Deep guide · India
Lumpsum calculator — one-time investment growth
Deploy ₹12,00,000 once at 12% a year for 17 years, and this illustration lands near ₹82,39,249 — about ₹70,39,249 in growth on top of principal. Weigh that against drip-feeding the same capacity through monthly SIPs when you think about timing risk.
A lumpsum puts every rupee to work from day one — strong when you accept today’s entry level and can stay long; harder when you prefer to average in. The math here uses one annual compounding step for clarity; it is not a scheme document.
What follows: your baseline, tenure and principal grids, return sensitivity, and a SIP contrast. Market-linked funds do not promise the assumed rate.
How this lumpsum growth model works
We apply the stated annual return once per year to the running balance — a simple compounding loop that separates principal, accumulated interest, and maturity. Real mutual funds mark to market daily; this model smooths returns into one annual step so you can compare scenarios quickly.
Calculation breakdown
- Principal: ₹12,00,000
- Estimated interest: ₹70,39,249
- Estimated maturity: ₹82,39,249
Scenario comparison
Different tenures
| Years | Interest | Maturity |
|---|---|---|
| 5 | ₹9,14,810 | ₹21,14,810 |
| 10 | ₹25,27,018 | ₹37,27,018 |
| 15 | ₹53,68,279 | ₹65,68,279 |
| 20 | ₹1,03,75,552 | ₹1,15,75,552 |
Different principal amounts (±15–25%)
| Scenario | Principal | Interest | Maturity |
|---|---|---|---|
| -25% vs base | ₹9,00,000 | ₹52,79,437 | ₹61,79,437 |
| -15% vs base | ₹10,20,000 | ₹59,83,362 | ₹70,03,362 |
| 15% vs base | ₹13,80,000 | ₹80,95,136 | ₹94,75,136 |
| 25% vs base | ₹15,00,000 | ₹87,99,061 | ₹1,02,99,061 |
Different return assumptions (same P and tenure)
| Scenario | Rate | Interest | Maturity |
|---|---|---|---|
| -25% vs base | 9% | ₹39,93,160 | ₹51,93,160 |
| -15% vs base | 10.2% | ₹50,55,591 | ₹62,55,591 |
| Base rate | 12% | ₹70,39,249 | ₹82,39,249 |
| 15% vs base | 13.8% | ₹96,04,376 | ₹1,08,04,376 |
| 25% vs base | 15% | ₹1,17,13,517 | ₹1,29,13,517 |
Comparison: lumpsum vs SIP (illustrative)
For perspective, an illustrative SIP of ₹5,882 per month at 12% for 17 years could land near ₹39,28,710 — different risk/return path than a one-time lumpsum; not a recommendation.
Lumpsum vs SIP is not a moral choice — it is a cash-flow and risk trade-off.
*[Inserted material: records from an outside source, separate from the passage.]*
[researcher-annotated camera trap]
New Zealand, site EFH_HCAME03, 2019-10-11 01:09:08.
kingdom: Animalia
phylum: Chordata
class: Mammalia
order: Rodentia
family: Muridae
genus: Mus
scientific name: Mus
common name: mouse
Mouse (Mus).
If you already hold a large corpus, lumpsum deployment may be appropriate; if you are early in your career, SIPs can enforce discipline. Use both calculators on EasyCal to stress-test assumptions.
Frequently asked questions
- What is the future value of ₹12,00,000 at 12% for 17 years?
- Under annual compounding (illustrative), maturity is about ₹82,39,249 with interest near ₹70,39,249. Actual mutual fund lumpsum returns are not guaranteed.
- Lumpsum vs SIP — which is better?
- Lumpsum deploys capital immediately; SIP spreads entries over time. Risk/return profiles differ — use both calculators for perspective.
- Is this mutual fund lumpsum calculator India specific?
- It uses rupee amounts and common search intent for Indian investors; returns are illustrative, not a fund quote.
- Does this include tax?
- No — capital gains tax rules vary by asset and holding period.
- Can I change the return assumption?
- Yes — rerun with a lower rate for conservative planning.
- Where can I explore more scenarios?
- Use the internal links below for nearby principals, tenures, and rates.
Internal linking — related lumpsum calculator pages
Explore nearby scenarios on EasyCal — each link opens a calculator page with matching inputs (programmatic SEO).
- Lumpsum — 13 lakh · 17 years @ 12%
- Lumpsum — 14 lakh · 17 years @ 12%
- Lumpsum — 17 lakh · 17 years @ 12%
- Lumpsum — 22 lakh · 17 years @ 12%
- Lumpsum — 11 lakh · 17 years @ 12%
- Lumpsum — 10 lakh · 17 years @ 12%
- Lumpsum — 7 lakh · 17 years @ 12%
- Lumpsum — 27 lakh · 17 years @ 12%
- Lumpsum — 2 lakh · 17 years @ 12%
- Lumpsum — 12 lakh · 19 years @ 12%
Illustrative compounding only — not investment advice.